Latent Dynamics for Full Body Avatar Animation

Pose-driven full-body avatars built on neural rendering produce high-quality novel views of a captured subject. Yet loose clothing and other dynamic elements deform in ways pose alone cannot explain: the same pose can correspond to many different states, because their motion depends on history, inertia, and contact. Explicit simulation and layered-garment methods can model such dynamics, but they require either a dedicated garment template, which raw multi-view capture does not naturally provide, or a test-time physics simulator with non-trivial runtime cost. A parallel line of work learns data-driven clothing avatars that avoid explicit garment layers. These methods add an auxiliary latent for variation beyond pose; at inference, they fix it, regress it from pose, or retrieve it from training data, without explicitly modeling how the latent evolves with its own dynamics. Additionally, even in everyday motion with loose clothing, existing architectures often struggle to capture fine-grained detail, producing blurry renderings and temporal artifacts. We augment a pose-conditioned 3D Gaussian avatar with a transformer-based decoder and a dynamics residual latent that captures temporal appearance and geometry variation beyond the driving signals. At inference, a learned latent dynamics model evolves the residual latent from a short pose history and the previous latent state. The model decomposes each update into driving, restoring, and dissipative forces, producing temporally coherent, history-dependent rollouts with negligible added cost. Different initial conditions yield diverse yet plausible motion trajectories, and the force decomposition exposes controls such as stiffness. Across nine captured sequences of everyday motion with diverse loose garments, quantitative metrics and a perceptual user study show improved animation quality over recent data-driven baselines.

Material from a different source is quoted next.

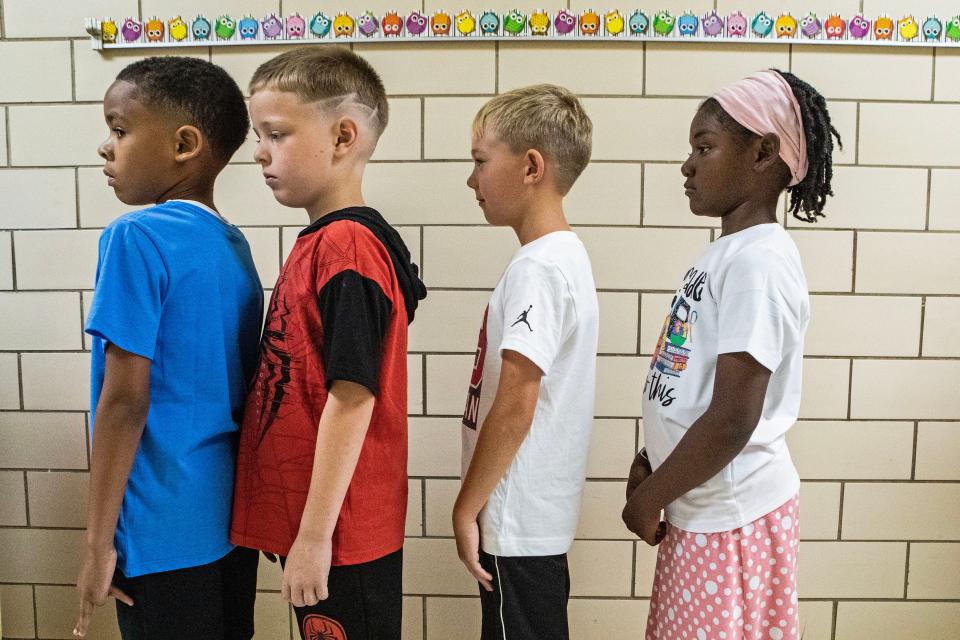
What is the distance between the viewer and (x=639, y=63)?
150cm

翻译：基于神经渲染的全身姿态驱动虚拟人模型能够生成高质量的被拍摄对象新视角图像。然而，宽松衣物及其他动态元素会以姿态单独无法解释的方式发生形变：相同姿态可能对应多种不同状态，因为其运动依赖历史信息、惯性及接触作用。显式模拟与分层衣物方法可建模此类动态，但需要专属衣物模板（原始多视角捕捉数据无法天然提供）或运行时成本高昂的测试阶段物理模拟器。另一类并行研究致力于学习数据驱动的无显式衣物层虚拟人模型。这些方法通过添加辅助隐变量来捕捉姿态之外的变异性；在推理阶段，它们固定隐变量、从姿态回归隐变量或从训练数据中检索隐变量，而未显式建模隐变量如何随时间动态演化。此外，即使在包含宽松衣物的日常运动中，现有架构仍难以捕捉精细细节，导致渲染模糊与时间伪影。我们提出一种集成了Transformer解码器与动态残差隐变量的姿态条件3D高斯虚拟人模型，该残差隐变量可捕捉驱动信号之外的时间表观与几何变化。在推理阶段，学习到的隐式动态模型通过短时姿态历史与前一隐变量状态来演化残差隐变量。该模型将每次更新分解为驱动力、恢复力与耗散力，以可忽略的额外计算成本生成时间连贯且具有历史依赖性的推演序列。不同初始条件可产生多样且合理的运动轨迹，力分解机制还支持刚度等参数控制。通过九个包含各式宽松衣物的日常运动捕捉序列验证，定量指标与感知用户研究均表明，本方法相较近期数据驱动基线模型在动画质量上取得显著提升。